Born at Sadorus, Illinois, the youngest of five children. Rutenber had German ancestry. His father Darwin Rutenber was a carriage maker by trade.

Edwin A. Rutenber attended the public schools and college. He learned carpentry from his grandfather and carriage making from his father, and inherited a taste for mechanics from both. He made a study of mechanics, learning the machinist trade thoroughly, and in 1892 invented a single cylinder engine. For a number of years he worked to devise a four-cylinder motor of commercial value. In 1898, he produced his first four-cylinder gasoline motor, establishing the Rutenber Manufacturing Company in Chicago to manufacture his new engines, the first four-cylinder engines to be manufactured in the United States. The fame of the design spread and the "Rutenber" motor was used in many early automobiles and attained a worldwide reputation.

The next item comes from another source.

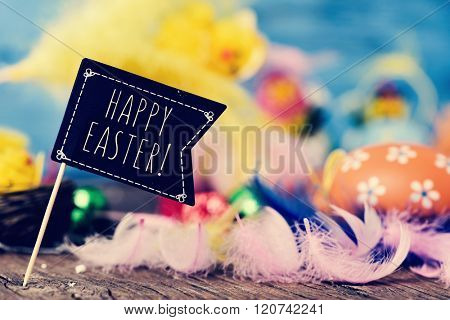 closeup of a black flag-shaped signboard with the text happy easter on a wooden surface full of feathers of different colors and some decorated eggs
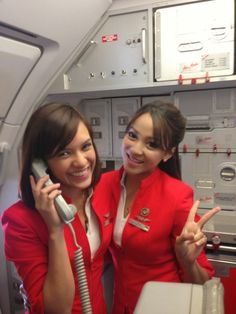 "Air Asia & Flight Attendants in control. ""Yes, Captain, no need to divert the flight!"" Why? Because these girls have him all tied up and safely stowed in the galley."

On October 3, 1900, Rutenber was married to Miss Edna L. Rolley, of Morris, Illinois. They had three children. His son Bradley Rutenber (1907-1979) was also an inventor of electric appliances.

In June, 1902, the company was moved from Chicago to Logansport, Indiana and renamed Rutenber Motor Company and from that time E. A. Rutenber resided there. In July 1912, Rutenber disposed of his holdings in the engine manufacturing company, then called the Western Motor Company.

Rutenber then devoted his energies to the manufacture of electric appliances. The Rutenber Electric Company, using the brand name RECO, was formed for that purpose in September 1912. Rutenber invented many of the devices the company manufactured, including the Marion Flip Flop Toaster which he patented in 1914 and was followed by the Marion Giant Flip Flop Toaster. In 1916 the company needed to increase its production capacity, but was constrained at the Logansport site. An agreement to relocate the company to Marion, Indiana and appliances including ranges, irons, grills, toasters, fans and more were manufactured there. By 1919, Rutenber had relocated his residence to Marion.

In February 1921, Rutenber was elected president of the new Marion Fence Machinery Company, and from that time it appears his active participation in the management of the appliance company was severed.

In the 1930s, Rutenber continued to invent new appliances. He assigned some of his electrical appliance patents to the A J Lindeman and Hoverson Company, a cooling equipment and heating system manufacturer in Milwaukee, Wisconsin that built commercial-scale baking and cooking equipment. In the 1940s, Rutenber was associated with the Gibson Refrigerator Company in Greenville, Michigan, assigning several patents to them.

Rutenber died in Greenville, Michigan. After his death, some of his surviving family moved to the Nogales, Arizona area. In 1973, one of his descendants donated a Rutenber engine to the Smithsonian Institution.

The manufacturing facilities of Rutenber Electric Company were acquired in 1958 by Active Products Corp. and Rutenber Electric ceased to be.